Pre-teen sexual promiscuity (and excessive pubic hair) brought on by growth hormones and dragging up, drugs and illegal drinking in gay bars all before college, and running away to Atlanta to be a female impersonator must signal a less than completely happy life. Not to mention what a difficult child and teenager Jordan must have been for his single parent mother, and that is before adding the gay and teetotal Baptist dimensions.
Apart from references to Sordid Lives, a cult film which was also a television series, in which Jordan played a disturbed cross-dresser who thinks he is Tammy Wynette, nods to his professional career are few. He is probably best known in the UK for his Emmy award winning performance as Beverley Leslie in television's Will and Grace which is unmentioned so there is a possibility that for many, at least professionally, Jordan comes out of nowhere.
There is a blank in that sense as we don’t get a picture of the whole man but lightening quick disclosures about addiction and therapy hint heavily at internal struggles and fill in some gaps. And anyway, covering all that would mean too much time away from his like-mother-like-gay son exposition, albeit that it comes to its inevitable conclusion.
The premise is of course just a hook on which to hang a biographical ramble delivered in Jordan's fidgety appealing raconteur style. There is something of a mischievous uncle about him has he meanders and dances across the stage delivering anecdotes in a sometimes deliberately shambolic fashion and sometimes genuinely seemingly lost. He however never lost his audience and his comic timing remained sharp.
The ending, which on opening night was a little messy, stays just the right side of cheesiness and if personal tribute can be paid in comedy then this was an homage to a woman who put up with a lot from a son who found his own voice, and it's a damn funny one.

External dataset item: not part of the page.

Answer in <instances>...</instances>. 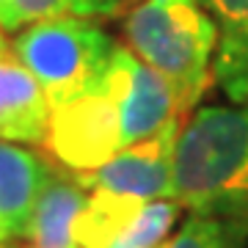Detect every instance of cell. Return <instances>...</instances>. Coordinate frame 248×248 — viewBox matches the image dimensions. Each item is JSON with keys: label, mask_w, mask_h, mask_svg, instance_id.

Fruit Fly plays in London until 16 March then The Lowry, Salford Quays on 18 March.
Leslie Jordan in Fruit Fly is supported by all male vocal harmony girl group The Supreme Fabulettes. They do high heels, high hair and high-ish notes too in a collection of gowns that shimmer fit to light up the night sky.
That said, they need to find a replacement for the toe-curlingly un-funny animation which covers their costume change in order to keep up the pace for their half hour set of well-delivered catchy well-knowns from female singers across the decades.